With regard to her seizure disorder, Plaintiff testified she continues to have seizures and "they're not even controlled." AR 641. When asked about a discrepancy in the medical record wherein Plaintiff's father told a physician that she had not had a seizure in years, Plaintiff explained that her father does not live in Fresno and that he is not familiar with her seizure condition. AR 641-642. More particularly, with regard to control of her seizure disorder, Plaintiff testified that she continues to suffer from blackouts and loss of urine during sleep. AR 643. When asked about a notation in the medical record that as of December 2008 she had not had a seizure for four to five months, Plaintiff indicated that every time she sees her physicians she tells them she has had seizures. AR 644-645. Recently Plaintiff's seizure medication dosage was increased, however, the increased dosage made her feel unwell, she became "woozy" and sleepy, and did not "feel like [herself]." AR 647.

Plaintiff also suffers from headaches three or four times a week, describing them as "very bad, very, very bad." AR 648. When she was asked what medication she takes to treat the headaches, Plaintiff replied "Midol" or "Iburpofens." AR 649. At her most recent doctor visit, Plaintiff advised her physician of the headaches and the fact she was "wetting herself" overnight. The doctor increased the dosage of her seizure medication on that occasion. AR 649-650. With regard to the incontinence, Plaintiff indicated this occurs only at night and about two to three times a week. AR 650.

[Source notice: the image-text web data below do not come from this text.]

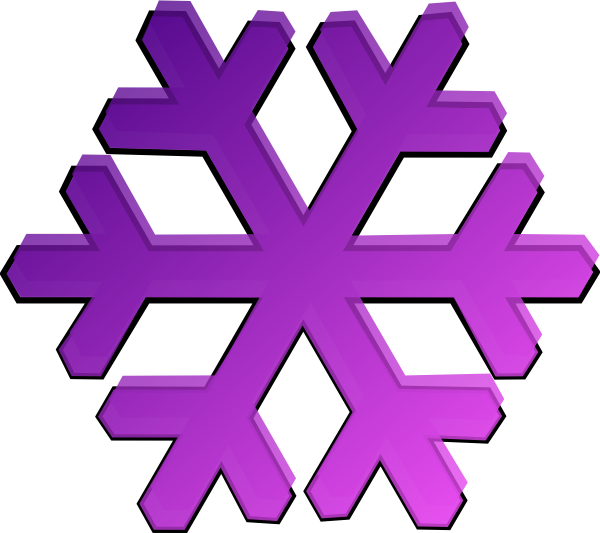 Clipart snowflake purple jpg transparent download Purple Snowflake Clip Art at Clker.com - vector clip art online ... jpg transparent download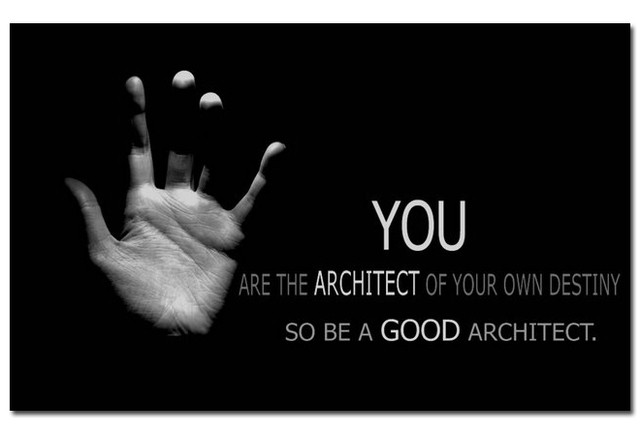 Be A Good Architect - Motivational Quote Education Art Silk Poster Print  12x18 20x30 24x36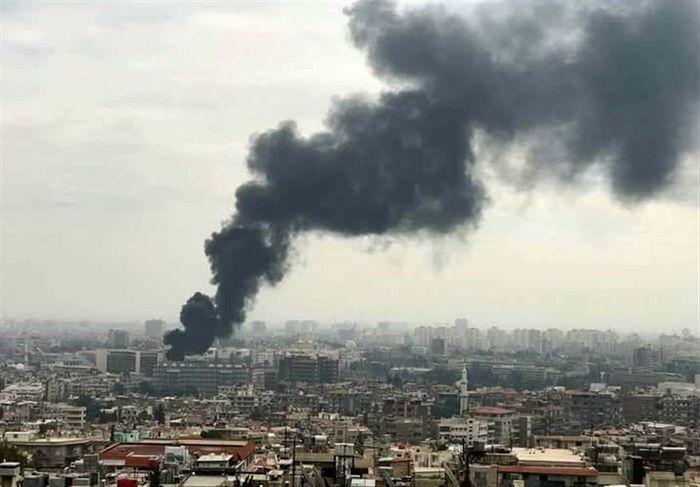 محکومیت حملات تروریسی به سوریه برای نخستین بار توسط آمریکا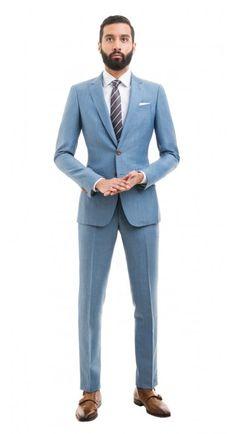 Light Blue Wool Linen Suit http://www.blacklapel.com/suits/light-blue-wool-linen-suit.html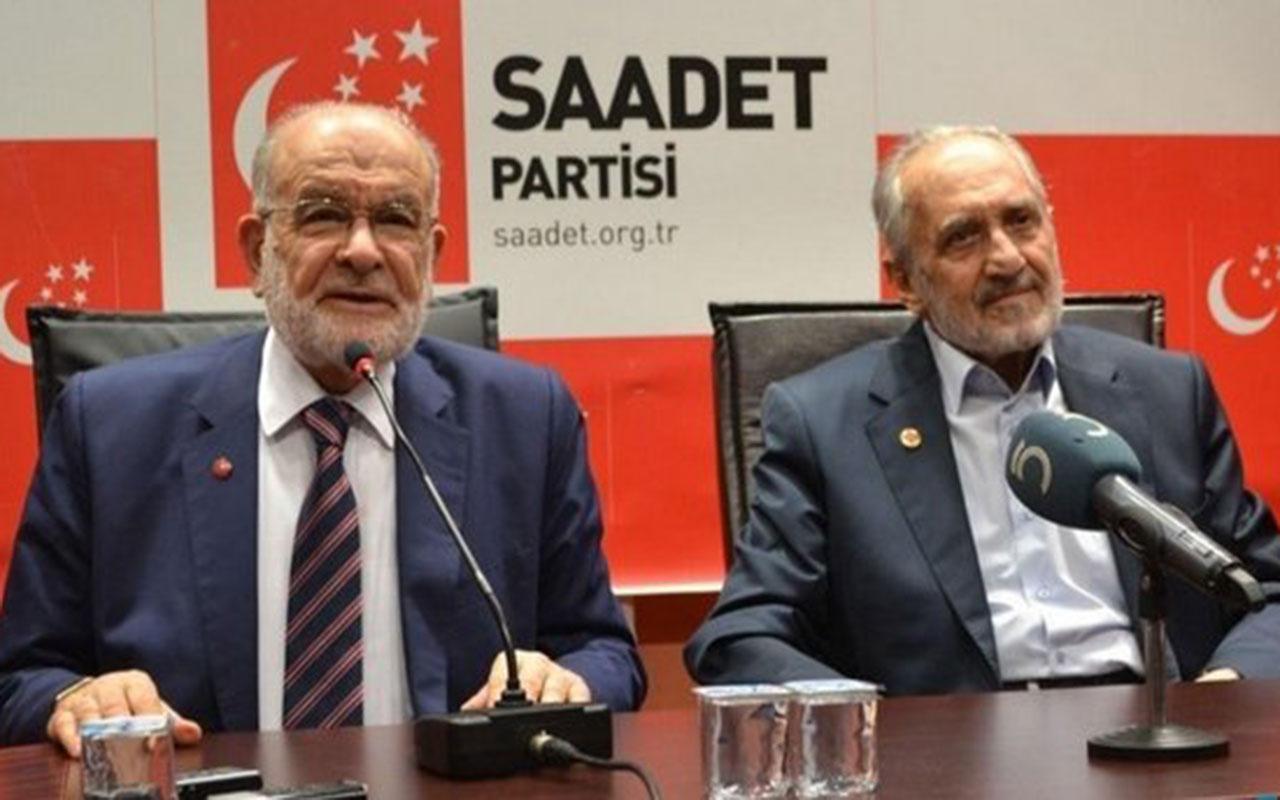 Saadet Partisi'nde kılıçlar çekildi Oğuzhan Asiltürk'ten Temel Karamollaoğlu'na muhtıra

ME Bellow testified that Plaintiff does not meet or equal any listing impairment. AR 651. With regard to her seizure disorder, the ME testified that persons with seizure disorders can work in positions that avoid hazards of any kind. AR 651. When questioned by Plaintiff's attorney, the ME indicated he questions the frequency of Plaintiff's seizures due to certain inconsistencies in the record. AR 652-653. With specific regard to the hazards, the ME indicated heights and moving machinery should be avoided. AR 653.

The ME indicated that headaches can be a symptom of seizures, yet indicated there was no specific type of headache associated with a seizure disorder. AR 654. Incontinence is also a symptom associated with seizure disorders. The incontinence can occur during the day or night. AR 654. When persons are having seizures over night, a potential problem arises with regard to how often the seizures are occurring, meaning the seizures go unnoticed. AR 654. The ME indicated that the incontinence could also be caused by something other than a seizure. AR 654-655.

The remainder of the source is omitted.